[Instructions for the task]: Transcribe the records below word for word, starting at the line that contains "How far does" and ending with the final line of the records.

-.-.-

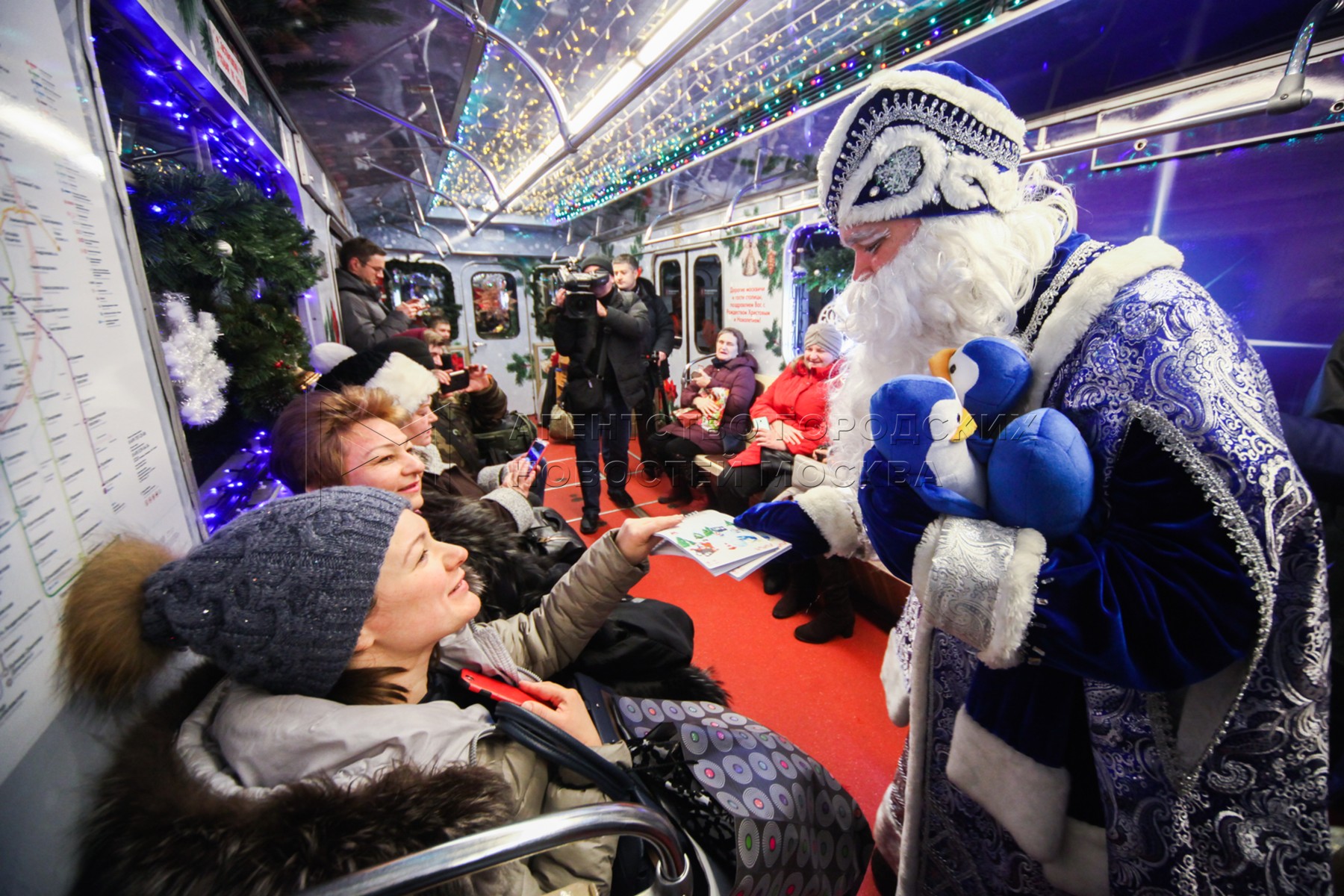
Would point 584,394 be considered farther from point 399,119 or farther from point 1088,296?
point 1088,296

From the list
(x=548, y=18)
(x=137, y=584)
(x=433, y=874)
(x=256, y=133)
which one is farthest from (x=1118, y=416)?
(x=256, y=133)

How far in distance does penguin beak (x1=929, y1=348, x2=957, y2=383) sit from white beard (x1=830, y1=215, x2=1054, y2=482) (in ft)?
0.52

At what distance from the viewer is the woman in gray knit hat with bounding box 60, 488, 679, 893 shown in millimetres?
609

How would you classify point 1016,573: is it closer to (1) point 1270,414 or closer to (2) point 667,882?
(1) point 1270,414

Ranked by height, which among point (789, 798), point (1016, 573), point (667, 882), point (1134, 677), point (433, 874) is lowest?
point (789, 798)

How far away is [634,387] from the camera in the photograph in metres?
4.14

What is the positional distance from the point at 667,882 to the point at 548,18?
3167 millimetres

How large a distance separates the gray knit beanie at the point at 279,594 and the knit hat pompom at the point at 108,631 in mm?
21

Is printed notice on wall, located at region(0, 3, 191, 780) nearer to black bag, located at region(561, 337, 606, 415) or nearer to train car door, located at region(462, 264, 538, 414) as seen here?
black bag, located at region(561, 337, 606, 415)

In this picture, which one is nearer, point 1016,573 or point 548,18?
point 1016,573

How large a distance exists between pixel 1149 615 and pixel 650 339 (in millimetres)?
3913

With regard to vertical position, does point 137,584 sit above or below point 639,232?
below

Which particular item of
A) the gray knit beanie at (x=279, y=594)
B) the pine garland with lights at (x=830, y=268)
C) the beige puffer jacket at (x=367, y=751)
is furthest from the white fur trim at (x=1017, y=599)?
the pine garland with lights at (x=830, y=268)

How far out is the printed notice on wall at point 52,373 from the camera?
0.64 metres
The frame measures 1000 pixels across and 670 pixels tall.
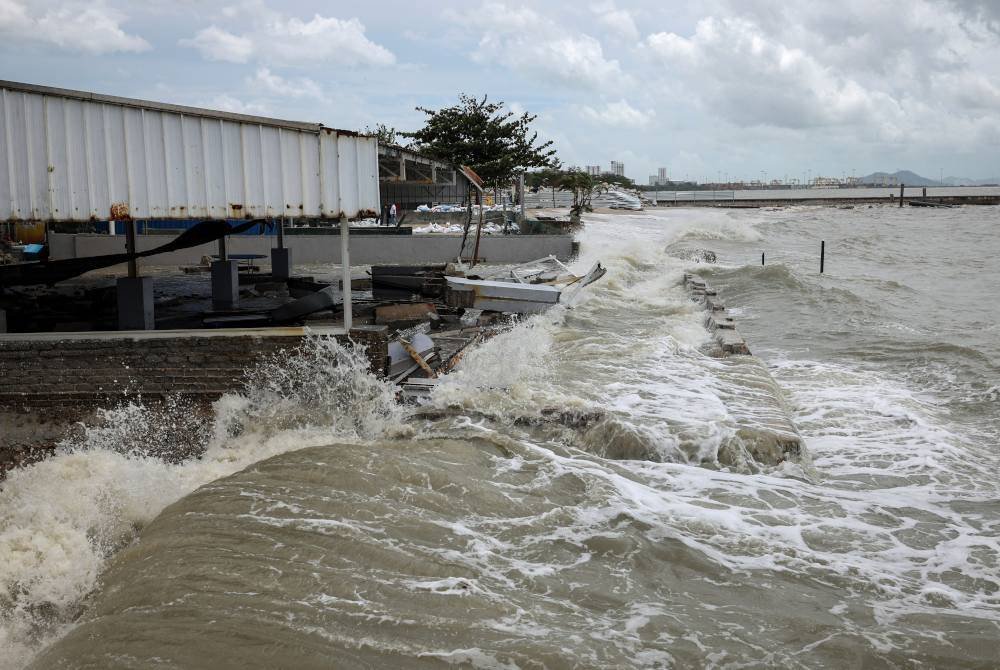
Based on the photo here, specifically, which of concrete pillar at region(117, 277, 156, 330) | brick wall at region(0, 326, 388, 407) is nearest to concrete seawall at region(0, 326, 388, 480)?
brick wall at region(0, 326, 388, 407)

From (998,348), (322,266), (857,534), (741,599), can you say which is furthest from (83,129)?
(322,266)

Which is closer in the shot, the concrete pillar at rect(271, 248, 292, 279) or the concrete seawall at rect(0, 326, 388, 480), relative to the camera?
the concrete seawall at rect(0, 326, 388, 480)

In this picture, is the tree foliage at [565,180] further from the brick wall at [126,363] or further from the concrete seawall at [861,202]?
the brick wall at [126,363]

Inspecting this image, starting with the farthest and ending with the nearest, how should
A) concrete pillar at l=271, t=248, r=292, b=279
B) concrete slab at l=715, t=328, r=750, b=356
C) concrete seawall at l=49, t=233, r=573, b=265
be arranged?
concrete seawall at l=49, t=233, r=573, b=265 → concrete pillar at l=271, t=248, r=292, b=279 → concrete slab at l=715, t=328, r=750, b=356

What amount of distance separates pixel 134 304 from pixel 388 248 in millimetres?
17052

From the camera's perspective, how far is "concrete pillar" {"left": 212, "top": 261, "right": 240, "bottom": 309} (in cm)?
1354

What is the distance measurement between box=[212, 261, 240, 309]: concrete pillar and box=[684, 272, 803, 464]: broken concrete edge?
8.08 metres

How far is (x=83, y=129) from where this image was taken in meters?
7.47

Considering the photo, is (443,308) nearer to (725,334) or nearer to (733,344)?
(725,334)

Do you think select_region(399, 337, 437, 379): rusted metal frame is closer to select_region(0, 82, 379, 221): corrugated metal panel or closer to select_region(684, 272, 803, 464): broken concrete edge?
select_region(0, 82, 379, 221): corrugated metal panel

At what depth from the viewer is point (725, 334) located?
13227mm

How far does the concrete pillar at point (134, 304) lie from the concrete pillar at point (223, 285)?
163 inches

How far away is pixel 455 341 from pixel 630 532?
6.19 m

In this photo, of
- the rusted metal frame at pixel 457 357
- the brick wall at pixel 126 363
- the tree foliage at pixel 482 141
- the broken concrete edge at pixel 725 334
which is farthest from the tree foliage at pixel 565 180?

-.-.-

[Answer for the task]:
How far does the concrete pillar at point (134, 304) lie from the concrete pillar at point (223, 285)?
163 inches

How far away is pixel 455 341 from pixel 630 532?
6.19 m

In this photo, of
- the rusted metal frame at pixel 457 357
- the brick wall at pixel 126 363
- the tree foliage at pixel 482 141
- the broken concrete edge at pixel 725 334
which is farthest from the tree foliage at pixel 565 180?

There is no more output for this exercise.